Hello I am running PRSice 2
But there are many variants info which is not included during the process
My code:
Rscript PRSice.R\
--prsice PRSice_linux\
--dir /home/projects/base-files/T2test/PRSice\
--base T2baseNoBMI.uniq.txt\
--target contn.analysis.PRS#\
--pheno T2.train.control60.txt\
--cov covariates.cont60.txt\
--binary-target T\
--snp rsID\
--chr CHR\
--bp BP\
--A1 A1\
--A2 A2\
--stat BETA\
--pvalue Pvalue\
--extract PRSice.valid\
--print-snp\
--score sum\
--out PRSice-res\
My log file suggest that 1476197 SNPs are not being included,
5965221 variant(s) observed in base file, with:
1310476 variant(s) excluded based on user input
4654745 total variant(s) included from base file
Loading Genotype info from target
==================================================
187786 people (86770 male(s), 101016 female(s)) observed
187786 founder(s) included
1476197 variant(s) not found in previous data
226 variant(s) with mismatch information
4654745 variant(s) included
The first column in my base file has effect allele column A1 and second is reference allele A2. In the target data which is in the form of bed bim fam, the first column is ref allele and the second one effect allele.

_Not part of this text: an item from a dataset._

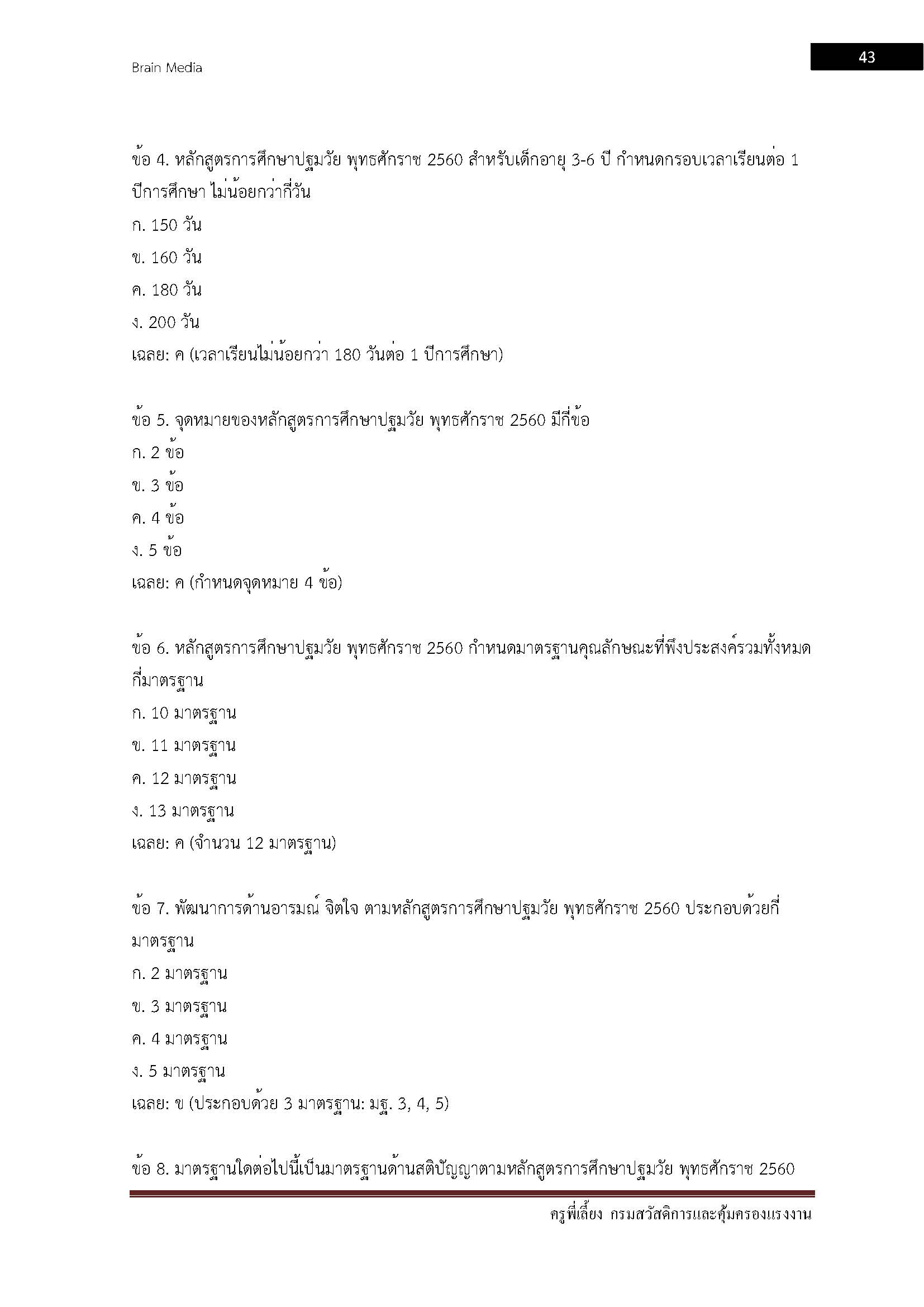 โหลดแนวข้อสอบ ครูพี่เลี้ยง กรมสวัสดิการและคุ้มครองแรงงาน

Does this causing the exclusion of so many SNPs ? How to fix this
Or is there something else I am missing
Thanks a lot
Ok, so you think excluding 1.5 million varaint wont make much difference since I already have almost 4.5 million varaint considered by PRSice. Actually, I considered external GWAS that has only chromosome and base position columns. In order to get rsIDs I matched base positions from my target data with rsIDs (from UKBB). So, base and target should have same number of matching rsIDs but I am still confused why PRSice is unable to process milllion of SNPs in my analysis.
So your base data has chr:bp format, and your target has rsid. from the number of SNPs. You can check the overlap between the two using R
and see what numbers you are getting. I am assuming your rsID column in your base is the original ID.